Becalmed – HMS Victory in the Doldrums by Ivan Berryman.
Two of Admiral Horatio Nelson’s ships lie becalmed together, bathed in the soft glow of the setting sun. The 74-gun HMS Captain basks ahead of the mighty HMS Victory, the ship that would ultimately lead the British fleet into battle against the combined might of the Spanish and French fleets at Trafalgar in 1805.
At the time of the renewed outbreak of war in 1803, however, the Royal Navy was also a highly professional force. It was (in contrast to the army) in the hands of the educated sons of gentlemen of modest means, like Nelson. Relations between officers and men were, particularly under Nelson, generally excellent. At the top Pitt had appointed, as First Lord, Admiral Sir John Jervis, who had taken his new title of St Vincent from the battle which had saved England in 1797. A close second only to Nelson, it was ‘Jarvie’ to whom Britain owed most for her survival, then victory, at sea. Already aged sixty-nine in 1803, he had joined the navy the week of his fourteenth birthday, and by the time he was twenty-four he had witnessed Wolfe’s assault at Quebec, in command of the Porcupine. He was a square, oak-like, small figure, but with twinkling eyes, a man of irresistibly forceful personality, and with a dread reputation as a most stern disciplinarian. It was reputed that he had once administered a dozen lashes to a captain of the maintop who had failed to uncover during ‘God Save the King’.

> _Data supplied_
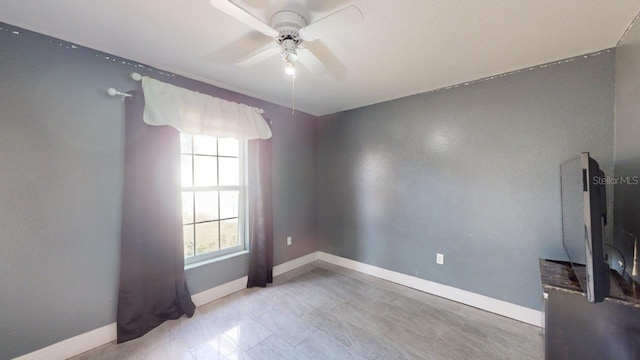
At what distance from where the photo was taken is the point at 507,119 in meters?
2.20

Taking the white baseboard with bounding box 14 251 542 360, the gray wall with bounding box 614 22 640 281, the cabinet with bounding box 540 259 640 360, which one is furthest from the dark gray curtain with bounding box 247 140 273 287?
the gray wall with bounding box 614 22 640 281

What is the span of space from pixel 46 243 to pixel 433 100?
11.8 ft

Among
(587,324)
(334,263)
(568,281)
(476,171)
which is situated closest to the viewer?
(587,324)

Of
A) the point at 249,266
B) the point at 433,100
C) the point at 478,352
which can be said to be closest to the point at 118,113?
the point at 249,266

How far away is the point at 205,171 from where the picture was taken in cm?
255

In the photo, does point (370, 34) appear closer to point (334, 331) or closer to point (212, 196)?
point (212, 196)

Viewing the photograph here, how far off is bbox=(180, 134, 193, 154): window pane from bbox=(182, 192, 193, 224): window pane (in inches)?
Result: 17.3

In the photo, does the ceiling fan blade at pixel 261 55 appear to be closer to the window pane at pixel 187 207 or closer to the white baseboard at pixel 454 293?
the window pane at pixel 187 207

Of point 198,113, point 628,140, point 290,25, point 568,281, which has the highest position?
point 290,25

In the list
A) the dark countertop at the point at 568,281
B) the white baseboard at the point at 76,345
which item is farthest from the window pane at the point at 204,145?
the dark countertop at the point at 568,281

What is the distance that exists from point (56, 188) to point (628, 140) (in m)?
3.93

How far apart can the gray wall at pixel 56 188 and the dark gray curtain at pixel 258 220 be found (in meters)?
1.22

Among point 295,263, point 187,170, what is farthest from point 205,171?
point 295,263

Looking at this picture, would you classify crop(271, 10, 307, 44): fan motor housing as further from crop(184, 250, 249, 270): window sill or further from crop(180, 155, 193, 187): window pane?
crop(184, 250, 249, 270): window sill
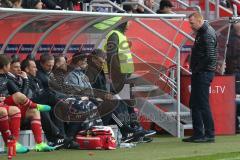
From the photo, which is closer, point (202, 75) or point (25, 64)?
point (25, 64)

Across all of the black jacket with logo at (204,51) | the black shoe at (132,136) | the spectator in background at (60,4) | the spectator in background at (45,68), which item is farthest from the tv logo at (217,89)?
the spectator in background at (45,68)

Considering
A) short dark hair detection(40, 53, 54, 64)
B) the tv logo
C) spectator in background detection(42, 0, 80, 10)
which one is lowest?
the tv logo

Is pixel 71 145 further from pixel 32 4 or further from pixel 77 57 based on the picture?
pixel 32 4

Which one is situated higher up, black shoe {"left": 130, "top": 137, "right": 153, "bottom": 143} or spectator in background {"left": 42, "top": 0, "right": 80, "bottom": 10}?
spectator in background {"left": 42, "top": 0, "right": 80, "bottom": 10}

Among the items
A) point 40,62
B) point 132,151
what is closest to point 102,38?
point 40,62

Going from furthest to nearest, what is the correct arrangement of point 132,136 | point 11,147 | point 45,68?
point 132,136, point 45,68, point 11,147

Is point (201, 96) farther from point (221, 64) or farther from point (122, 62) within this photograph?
point (221, 64)

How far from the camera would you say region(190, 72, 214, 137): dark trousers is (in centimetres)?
1619

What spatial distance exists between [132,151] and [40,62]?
2248 mm

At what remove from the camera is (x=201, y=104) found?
1631 centimetres

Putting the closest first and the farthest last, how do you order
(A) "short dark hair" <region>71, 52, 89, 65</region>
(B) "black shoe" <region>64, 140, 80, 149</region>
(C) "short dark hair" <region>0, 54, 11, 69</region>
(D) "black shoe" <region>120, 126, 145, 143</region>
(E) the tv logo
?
(C) "short dark hair" <region>0, 54, 11, 69</region> < (B) "black shoe" <region>64, 140, 80, 149</region> < (A) "short dark hair" <region>71, 52, 89, 65</region> < (D) "black shoe" <region>120, 126, 145, 143</region> < (E) the tv logo

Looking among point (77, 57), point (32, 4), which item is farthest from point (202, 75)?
point (32, 4)

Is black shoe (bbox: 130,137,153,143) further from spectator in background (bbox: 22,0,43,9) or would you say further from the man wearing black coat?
spectator in background (bbox: 22,0,43,9)

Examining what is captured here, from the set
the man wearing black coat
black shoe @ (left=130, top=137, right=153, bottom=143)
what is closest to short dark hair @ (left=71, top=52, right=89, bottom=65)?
black shoe @ (left=130, top=137, right=153, bottom=143)
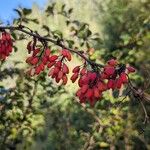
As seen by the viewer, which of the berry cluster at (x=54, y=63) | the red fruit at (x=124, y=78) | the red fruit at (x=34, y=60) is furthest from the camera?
the red fruit at (x=34, y=60)

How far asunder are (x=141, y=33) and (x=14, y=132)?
2.40m

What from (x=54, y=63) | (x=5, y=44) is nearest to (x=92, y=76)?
(x=54, y=63)

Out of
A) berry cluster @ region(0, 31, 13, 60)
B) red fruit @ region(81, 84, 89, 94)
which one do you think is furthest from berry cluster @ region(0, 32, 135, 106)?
berry cluster @ region(0, 31, 13, 60)

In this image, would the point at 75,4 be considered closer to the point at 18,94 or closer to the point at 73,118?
the point at 73,118

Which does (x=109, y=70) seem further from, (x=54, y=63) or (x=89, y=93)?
(x=54, y=63)

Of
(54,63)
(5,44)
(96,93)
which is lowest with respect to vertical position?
(96,93)

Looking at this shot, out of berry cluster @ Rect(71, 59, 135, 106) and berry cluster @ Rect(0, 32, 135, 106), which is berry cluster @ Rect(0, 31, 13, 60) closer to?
berry cluster @ Rect(0, 32, 135, 106)

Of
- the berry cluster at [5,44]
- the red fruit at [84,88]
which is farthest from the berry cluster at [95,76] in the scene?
the berry cluster at [5,44]

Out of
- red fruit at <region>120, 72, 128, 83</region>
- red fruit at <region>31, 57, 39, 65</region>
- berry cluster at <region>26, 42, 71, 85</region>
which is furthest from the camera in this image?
red fruit at <region>31, 57, 39, 65</region>

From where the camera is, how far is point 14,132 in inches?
252

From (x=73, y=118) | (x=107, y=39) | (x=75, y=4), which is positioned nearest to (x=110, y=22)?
(x=107, y=39)

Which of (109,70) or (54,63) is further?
(54,63)

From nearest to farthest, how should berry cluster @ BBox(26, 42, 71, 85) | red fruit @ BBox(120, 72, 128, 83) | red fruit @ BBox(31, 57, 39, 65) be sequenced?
red fruit @ BBox(120, 72, 128, 83) → berry cluster @ BBox(26, 42, 71, 85) → red fruit @ BBox(31, 57, 39, 65)

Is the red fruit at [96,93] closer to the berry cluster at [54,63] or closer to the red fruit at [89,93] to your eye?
the red fruit at [89,93]
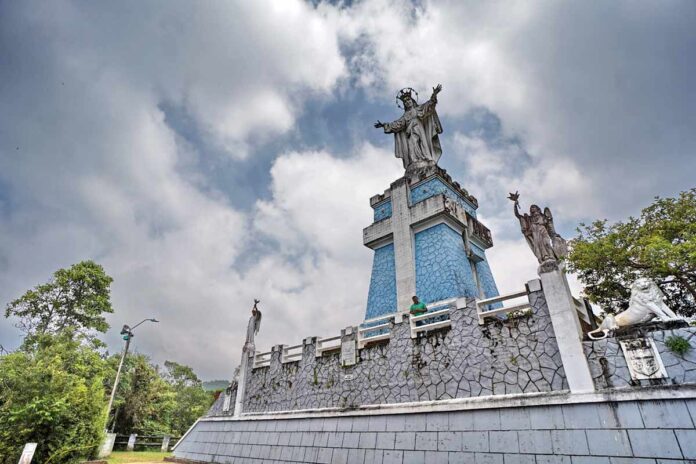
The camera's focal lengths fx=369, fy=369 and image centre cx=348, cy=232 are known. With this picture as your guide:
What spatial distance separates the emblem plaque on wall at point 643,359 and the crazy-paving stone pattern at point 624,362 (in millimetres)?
59

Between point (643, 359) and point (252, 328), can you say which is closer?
point (643, 359)

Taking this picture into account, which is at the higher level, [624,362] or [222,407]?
[624,362]

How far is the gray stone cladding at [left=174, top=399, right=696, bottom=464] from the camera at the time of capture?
5.62 metres

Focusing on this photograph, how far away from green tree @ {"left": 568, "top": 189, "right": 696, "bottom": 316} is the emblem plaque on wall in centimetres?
343

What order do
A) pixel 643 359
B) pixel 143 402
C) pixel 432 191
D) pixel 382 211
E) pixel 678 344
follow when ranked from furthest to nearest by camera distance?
pixel 143 402, pixel 382 211, pixel 432 191, pixel 643 359, pixel 678 344

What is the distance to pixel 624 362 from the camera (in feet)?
20.7

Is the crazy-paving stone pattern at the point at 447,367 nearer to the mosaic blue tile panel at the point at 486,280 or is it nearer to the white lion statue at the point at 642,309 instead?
the white lion statue at the point at 642,309

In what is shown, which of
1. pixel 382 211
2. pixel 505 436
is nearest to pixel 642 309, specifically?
pixel 505 436

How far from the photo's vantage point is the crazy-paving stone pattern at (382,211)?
15.8 metres

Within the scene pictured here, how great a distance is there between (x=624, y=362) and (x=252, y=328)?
12.5 metres

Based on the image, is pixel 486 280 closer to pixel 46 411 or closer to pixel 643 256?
pixel 643 256

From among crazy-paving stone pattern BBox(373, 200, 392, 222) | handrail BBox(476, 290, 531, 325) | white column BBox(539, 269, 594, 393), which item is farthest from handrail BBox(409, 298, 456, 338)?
crazy-paving stone pattern BBox(373, 200, 392, 222)

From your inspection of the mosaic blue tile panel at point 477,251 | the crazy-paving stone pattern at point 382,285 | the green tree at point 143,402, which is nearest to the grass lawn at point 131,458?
A: the green tree at point 143,402

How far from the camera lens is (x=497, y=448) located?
269 inches
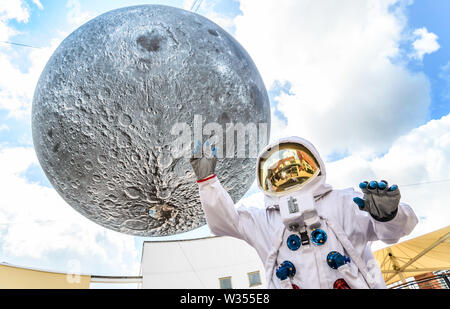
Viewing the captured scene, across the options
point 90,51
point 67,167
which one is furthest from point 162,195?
point 90,51

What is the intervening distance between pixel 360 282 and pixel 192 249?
604cm

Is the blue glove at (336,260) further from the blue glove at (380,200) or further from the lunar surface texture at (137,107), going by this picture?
the lunar surface texture at (137,107)

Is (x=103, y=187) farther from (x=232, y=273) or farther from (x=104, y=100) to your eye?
(x=232, y=273)

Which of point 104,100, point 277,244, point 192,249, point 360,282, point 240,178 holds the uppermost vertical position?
point 192,249

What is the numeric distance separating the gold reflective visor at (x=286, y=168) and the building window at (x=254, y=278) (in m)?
Answer: 5.53

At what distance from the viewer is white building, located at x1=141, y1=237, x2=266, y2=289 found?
6535 mm

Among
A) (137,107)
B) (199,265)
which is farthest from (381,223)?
(199,265)

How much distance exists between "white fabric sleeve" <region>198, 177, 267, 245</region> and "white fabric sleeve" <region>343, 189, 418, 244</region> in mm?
486

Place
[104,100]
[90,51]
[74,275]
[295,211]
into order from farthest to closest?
[74,275] → [90,51] → [104,100] → [295,211]

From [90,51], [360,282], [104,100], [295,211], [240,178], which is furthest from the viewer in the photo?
[240,178]

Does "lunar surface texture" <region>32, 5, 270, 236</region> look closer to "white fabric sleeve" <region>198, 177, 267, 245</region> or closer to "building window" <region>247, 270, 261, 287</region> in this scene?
"white fabric sleeve" <region>198, 177, 267, 245</region>

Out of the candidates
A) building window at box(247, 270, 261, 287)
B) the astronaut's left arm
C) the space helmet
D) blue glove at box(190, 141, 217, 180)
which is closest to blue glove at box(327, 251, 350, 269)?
the astronaut's left arm

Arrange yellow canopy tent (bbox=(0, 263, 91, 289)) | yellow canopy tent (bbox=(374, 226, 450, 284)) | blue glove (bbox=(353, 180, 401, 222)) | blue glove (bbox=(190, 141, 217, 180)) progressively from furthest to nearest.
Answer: yellow canopy tent (bbox=(374, 226, 450, 284)) → yellow canopy tent (bbox=(0, 263, 91, 289)) → blue glove (bbox=(190, 141, 217, 180)) → blue glove (bbox=(353, 180, 401, 222))

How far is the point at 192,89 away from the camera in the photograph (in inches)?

> _What you need to do_
**A.** In the passage on Nelson's navy, which ship lies ahead of HMS Victory?
**B.** According to the passage on Nelson's navy, where did Admiral Sir John Jervis's title of St Vincent come from?
**C.** Carry the passage on Nelson's navy on from its final sentence.
The data after the passage on Nelson's navy is not needed.

> _Outputs for the tasks_
**A.** The 74-gun HMS Captain.

**B.** Jervis took his title of St Vincent from the battle of 1797, which had saved England.

**C.**
During the alarming mutinies in Spithead and the Nore of 1797, which could have devastated the fleet had they spread, St Vincent (then Commander-in-Chief, Mediterranean) had had to act with extreme measures. On the Marlborough, a ‘very bad ship’, he ordered a mutineer to be hanged from the yard-arm by his own shipmates; a launch with a ‘smashing carronade’ was sent alongside to blow the ship out of the water in case the order was refused. In another ship under his command, two homosexuals were hanged for their ‘unnatural crime’. Four mutineers were ordered to be hanged immediately, but, as it was a Sunday, St Vincent’s second-in-command, Vice-Admiral Thompson, proposed a delay. He was promptly sacked. The word went round: ‘If old Jarvie hears ye, he will have you dingle-dangle from the yard arm at eight o’clock tomorrow morning.’ Yet, though severe, ‘Jarvie’ was not a cruel man, and was respected both for his rigid sense of justice and for his hatred of unfairness. Like Montgomery in a later world war – and though quite out of phase with his own times – he was much harder on the officers than on the men; and he was correspondingly loved for it.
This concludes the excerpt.